| EXERCISE AIM |
Format the lines below as a JSON list of strings, with one string per line and blank lines skipped. Omit the picture markers.

(Excerpts from a spatial dataset)

◇ ◇ ◇

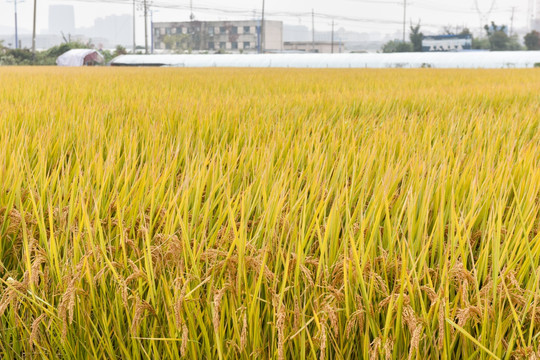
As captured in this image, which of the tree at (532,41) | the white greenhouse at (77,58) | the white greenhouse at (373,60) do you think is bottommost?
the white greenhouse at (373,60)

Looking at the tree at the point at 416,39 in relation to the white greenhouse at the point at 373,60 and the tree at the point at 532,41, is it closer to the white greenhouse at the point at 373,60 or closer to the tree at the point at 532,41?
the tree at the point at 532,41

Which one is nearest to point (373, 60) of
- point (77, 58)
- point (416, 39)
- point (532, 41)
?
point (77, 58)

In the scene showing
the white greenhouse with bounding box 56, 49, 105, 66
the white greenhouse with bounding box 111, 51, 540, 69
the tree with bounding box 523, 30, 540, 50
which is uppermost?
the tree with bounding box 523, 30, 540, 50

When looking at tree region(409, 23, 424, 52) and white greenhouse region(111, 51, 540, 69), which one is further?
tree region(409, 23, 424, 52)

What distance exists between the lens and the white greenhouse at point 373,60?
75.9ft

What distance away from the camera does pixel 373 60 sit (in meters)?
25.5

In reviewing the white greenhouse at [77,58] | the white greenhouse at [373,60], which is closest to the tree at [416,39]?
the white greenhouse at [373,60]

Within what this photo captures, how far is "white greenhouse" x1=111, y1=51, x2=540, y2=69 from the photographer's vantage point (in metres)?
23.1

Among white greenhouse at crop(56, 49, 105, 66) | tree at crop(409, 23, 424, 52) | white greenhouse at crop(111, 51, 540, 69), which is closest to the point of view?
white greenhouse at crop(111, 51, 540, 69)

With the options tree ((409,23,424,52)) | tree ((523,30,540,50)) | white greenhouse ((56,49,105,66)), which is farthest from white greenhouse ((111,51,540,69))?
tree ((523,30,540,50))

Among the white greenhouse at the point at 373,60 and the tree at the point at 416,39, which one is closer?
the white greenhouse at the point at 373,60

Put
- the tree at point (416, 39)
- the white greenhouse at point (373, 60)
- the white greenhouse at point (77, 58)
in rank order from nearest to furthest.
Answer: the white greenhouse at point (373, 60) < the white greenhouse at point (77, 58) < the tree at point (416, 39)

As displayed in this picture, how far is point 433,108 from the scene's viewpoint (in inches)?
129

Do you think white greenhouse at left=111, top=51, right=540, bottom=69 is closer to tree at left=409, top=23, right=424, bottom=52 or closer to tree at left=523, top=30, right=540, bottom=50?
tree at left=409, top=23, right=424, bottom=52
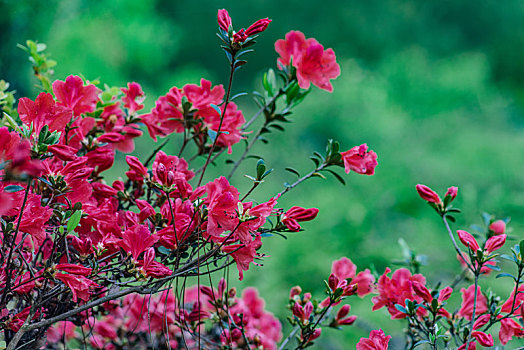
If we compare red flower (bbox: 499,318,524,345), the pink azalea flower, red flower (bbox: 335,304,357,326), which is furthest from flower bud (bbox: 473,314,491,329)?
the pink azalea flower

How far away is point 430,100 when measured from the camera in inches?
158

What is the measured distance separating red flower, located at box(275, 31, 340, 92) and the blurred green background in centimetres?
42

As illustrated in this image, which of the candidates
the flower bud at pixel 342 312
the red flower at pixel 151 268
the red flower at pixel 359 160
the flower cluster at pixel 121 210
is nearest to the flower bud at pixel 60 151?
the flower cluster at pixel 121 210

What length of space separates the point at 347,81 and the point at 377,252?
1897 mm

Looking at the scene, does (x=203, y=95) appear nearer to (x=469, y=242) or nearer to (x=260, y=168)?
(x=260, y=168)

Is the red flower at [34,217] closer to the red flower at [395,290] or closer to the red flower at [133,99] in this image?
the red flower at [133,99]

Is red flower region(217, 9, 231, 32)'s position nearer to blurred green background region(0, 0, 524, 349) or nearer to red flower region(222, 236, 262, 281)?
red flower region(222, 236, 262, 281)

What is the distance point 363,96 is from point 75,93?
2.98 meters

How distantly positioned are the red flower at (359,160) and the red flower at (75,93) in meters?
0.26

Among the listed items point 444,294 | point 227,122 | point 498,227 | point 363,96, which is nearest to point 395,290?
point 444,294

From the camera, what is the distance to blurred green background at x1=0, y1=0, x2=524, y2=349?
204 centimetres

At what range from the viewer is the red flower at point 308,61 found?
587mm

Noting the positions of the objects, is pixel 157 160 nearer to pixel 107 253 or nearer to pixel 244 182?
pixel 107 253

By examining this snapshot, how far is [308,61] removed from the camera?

◇ ◇ ◇

| OUTPUT FOR THIS EXERCISE |
[
  "As captured in this image, which of the tree at (532,41) | the white greenhouse at (77,58) | the white greenhouse at (373,60) do you think is bottommost?",
  "the white greenhouse at (373,60)",
  "Looking at the tree at the point at 416,39 in relation to the white greenhouse at the point at 373,60 and the tree at the point at 532,41, is it closer to the white greenhouse at the point at 373,60 or closer to the tree at the point at 532,41?",
  "the tree at the point at 532,41",
  "Which one is nearest to point (373, 60) of",
  "- point (77, 58)",
  "- point (416, 39)",
  "- point (532, 41)",
  "?",
  "point (77, 58)",
  "In the scene showing",
  "the white greenhouse with bounding box 56, 49, 105, 66",
  "the white greenhouse with bounding box 111, 51, 540, 69",
  "the tree with bounding box 523, 30, 540, 50",
  "which is uppermost?",
  "the tree with bounding box 523, 30, 540, 50",
  "When looking at tree region(409, 23, 424, 52) and white greenhouse region(111, 51, 540, 69), which one is further?",
  "tree region(409, 23, 424, 52)",
  "What distance exists between the lens and the white greenhouse at point 373,60?",
  "75.9ft",
  "What distance away from the camera does pixel 373 60 sit (in meters)?",
  "25.5",
  "In reviewing the white greenhouse at [77,58] | the white greenhouse at [373,60], which is closest to the tree at [416,39]?",
  "the white greenhouse at [373,60]",
  "Within what this photo captures, how far is \"white greenhouse\" x1=111, y1=51, x2=540, y2=69 from the photographer's vantage point (in metres)?",
  "23.1",
  "Among white greenhouse at crop(56, 49, 105, 66) | tree at crop(409, 23, 424, 52) | white greenhouse at crop(111, 51, 540, 69), which is closest to the point of view?",
  "white greenhouse at crop(111, 51, 540, 69)",
  "With the options tree ((409,23,424,52)) | tree ((523,30,540,50)) | white greenhouse ((56,49,105,66)), which is farthest from white greenhouse ((111,51,540,69))?",
  "tree ((523,30,540,50))",
  "Among the white greenhouse at the point at 373,60 and the tree at the point at 416,39, which one is closer?",
  "the white greenhouse at the point at 373,60",
  "Put",
  "- the tree at point (416, 39)",
  "- the white greenhouse at point (373, 60)",
  "- the white greenhouse at point (77, 58)",
  "in rank order from nearest to furthest.",
  "Answer: the white greenhouse at point (373, 60) < the white greenhouse at point (77, 58) < the tree at point (416, 39)",
  "As displayed in this picture, how far is point 433,108 from the scene's viewpoint (in inches)?",
  "129",
  "Do you think white greenhouse at left=111, top=51, right=540, bottom=69 is closer to tree at left=409, top=23, right=424, bottom=52 or closer to tree at left=523, top=30, right=540, bottom=50?",
  "tree at left=409, top=23, right=424, bottom=52",
  "If we compare red flower (bbox: 499,318,524,345), the pink azalea flower, red flower (bbox: 335,304,357,326), which is furthest from flower bud (bbox: 473,314,491,329)?",
  "the pink azalea flower",
  "How far away is point 430,100 when measured from the camera in inches?",
  "158",
  "What is the measured distance separating red flower, located at box(275, 31, 340, 92) and the blurred green background in centimetres?",
  "42",
  "As illustrated in this image, which of the candidates",
  "the flower bud at pixel 342 312",
  "the red flower at pixel 151 268",
  "the red flower at pixel 359 160",
  "the flower cluster at pixel 121 210",
  "is nearest to the flower bud at pixel 60 151?",
  "the flower cluster at pixel 121 210",
  "What length of space separates the point at 347,81 and the point at 377,252?",
  "1897 mm",
  "Looking at the scene, does (x=203, y=95) appear nearer to (x=469, y=242) or nearer to (x=260, y=168)?",
  "(x=260, y=168)",
  "Is the red flower at [34,217] closer to the red flower at [395,290] or closer to the red flower at [133,99] in this image?",
  "the red flower at [133,99]",
  "Is red flower region(217, 9, 231, 32)'s position nearer to blurred green background region(0, 0, 524, 349) or nearer to red flower region(222, 236, 262, 281)?",
  "red flower region(222, 236, 262, 281)",
  "What is the distance point 363,96 is from point 75,93?",
  "2.98 meters",
  "How distantly positioned are the red flower at (359,160) and the red flower at (75,93) in meters?",
  "0.26",
  "Among the listed items point 444,294 | point 227,122 | point 498,227 | point 363,96, which is nearest to point 395,290?",
  "point 444,294",
  "From the camera, what is the distance to blurred green background at x1=0, y1=0, x2=524, y2=349?",
  "204 centimetres",
  "At what range from the viewer is the red flower at point 308,61 found?",
  "587mm",
  "Noting the positions of the objects, is pixel 157 160 nearer to pixel 107 253 or nearer to pixel 244 182?",
  "pixel 107 253",
  "By examining this snapshot, how far is [308,61] removed from the camera?"
]